In the machinery condition monitoring blog (a part of the Rotating Machinery Diagnostics Series), the focus of the discussion was on defining, characterizing, and implementing systems for monitoring rotating machinery during operation.
Such a programmatic approach provides, among other things, a way of organizing and directing technical resources so as to ensure maximal mechanical reliability and up-time for the monitored machines. It was stated that of all monitored parameters, vibration was the single most useful in diagnosing the broadest range of mechanical faults. That being said, what does it mean to diagnose faults in machines, and how is doing so facilitated by analyzing machinery vibration data? This blog will cover:
The utilization of machinery performance data in combination with technical knowledge and informed judgement to draw meaningful conclusions about the overall health of the machine, as well as the determination of mechanical faults, their causes, and their solutions.
From here onward, the term “machinery diagnostics” will be used synonymously with “rotating machinery diagnostics”. This is because the majority of the methods and technologies used and developed for machinery diagnostics are based upon and applied to rotating machinery. This in turn, reflects the primacy of rotating machinery and its central role in enabling the continuity of modern, organized human life. Rotating machinery plays an integral and vital role in everything from electric power generation to the manufacturing of semiconductors. It is because of this that machinery diagnostics has an essential economic component, as well as a critical safety component.

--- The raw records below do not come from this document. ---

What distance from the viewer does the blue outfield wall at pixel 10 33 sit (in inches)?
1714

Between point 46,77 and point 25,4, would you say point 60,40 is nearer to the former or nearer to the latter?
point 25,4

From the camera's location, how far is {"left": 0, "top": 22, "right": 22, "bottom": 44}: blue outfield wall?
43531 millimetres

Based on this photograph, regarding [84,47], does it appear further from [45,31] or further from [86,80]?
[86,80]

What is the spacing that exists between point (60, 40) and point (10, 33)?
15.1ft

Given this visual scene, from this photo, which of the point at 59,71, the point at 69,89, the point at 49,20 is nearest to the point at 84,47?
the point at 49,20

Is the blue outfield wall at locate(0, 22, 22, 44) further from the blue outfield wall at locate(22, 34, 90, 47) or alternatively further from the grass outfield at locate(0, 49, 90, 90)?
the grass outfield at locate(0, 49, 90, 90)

Machinery diagnostics is described by several authors as being inherently reactive in nature. While this isn’t entirely wrong, it is oversimplified. For the purposes of this discussion, machinery diagnostics will be divided into three distinct (but overlapping) areas of application:
Reactive diagnostics can be thought of as “passive defense” and/or performing damage control. In such a situation, a machine will likely have broken a set vibration threshold, may be making excess noise, or the process that the machine facilitates may have become significantly degraded. In response, additional vibration data will often be taken in conjunction with some form of remedial action (ex. adjusting machine speed). Such an approach also extends to post-failure scenarios, where machine performance data would be analyzed in the time frame leading up to the failure to determine the root cause. While far from ideal, many (if not most) end-users tend to take this approach to machine diagnostics, often with higher monetary costs and at greater risk to the machine.
Proactive diagnostics can be thought of as “active defense” and seeks to both identify and interdict mechanical faults in the earliest stages possible. In such a situation, a machine may be functioning in a satisfactory manner, but upward trends in overall vibration corresponding to a monitored frequency may have been observed, and there may also be changes in other monitored parameters. In response, vibration and other performance data is analyzed in real-time to identify and resolve the root causes before they become a threat to the machine.

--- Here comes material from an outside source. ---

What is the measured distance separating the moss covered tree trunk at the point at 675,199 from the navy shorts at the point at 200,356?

Predictive diagnostics or prognostics extends the “active defense” posture that characterizes proactive diagnostics and can be thought of as “offense”. The logical extension of a proactive approach to fault detection is to accurately predict when and where faults might occur, and ideally the type and severity of the fault. Making such predictions requires analyzing and correlating large amounts machinery performance data, and predictive diagnostics leans heavily on machine learning & pattern recognition to achieve this aim.
Much of the remaining discussion about diagnostic methods will be based upon the reactive and proactive approaches, as both methodologies are the most common, the most accessible, and as of the time of writing the most widely used.

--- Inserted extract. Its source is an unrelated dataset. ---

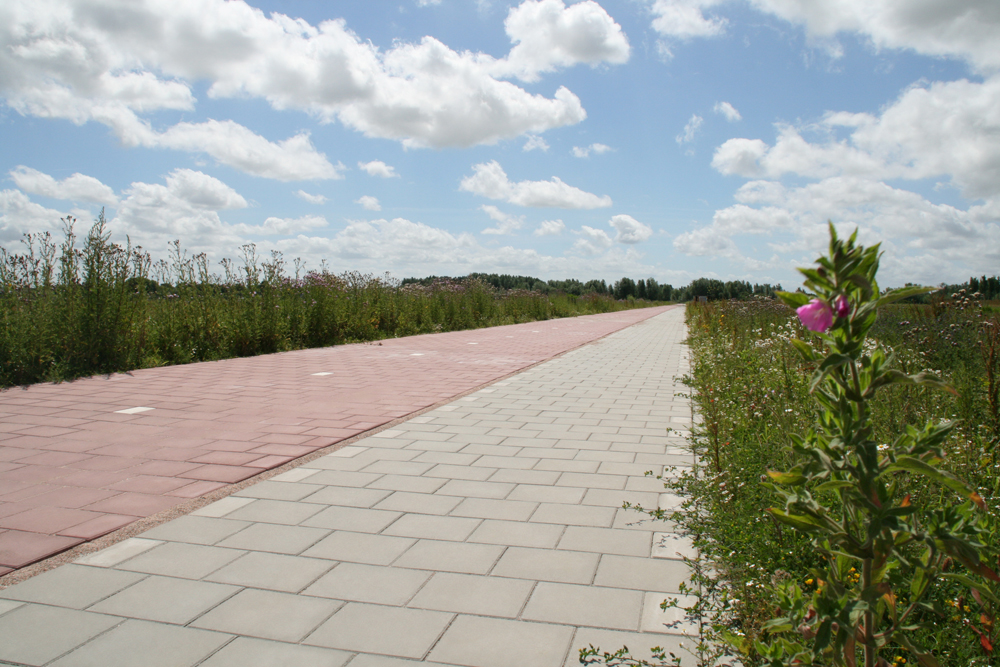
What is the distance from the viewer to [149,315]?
8.85 m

Before proceeding to a detailed discussion of fault diagnosis, it is necessary to define the mechanical frequencies that will be used to identify machine faults. Every machine will have a very large (technically infinite) number of natural frequencies, as well as specific operating frequencies identified with the range of operating speeds, though only a few (typically the lowest) of the former are of interest. For diagnostics, the reference frequency is the machine operating speed (1X), and faults will often be discussed in terms of machine speed and integer or fractional multiples of it. It is common for condition monitoring systems to display speeds in terms of revolutions per minute (RPM) or the equivalent cycles per minute (CPM), and for frequency data to be displayed in terms of Hz (s-1). Both are related by NRPM = 60fHz.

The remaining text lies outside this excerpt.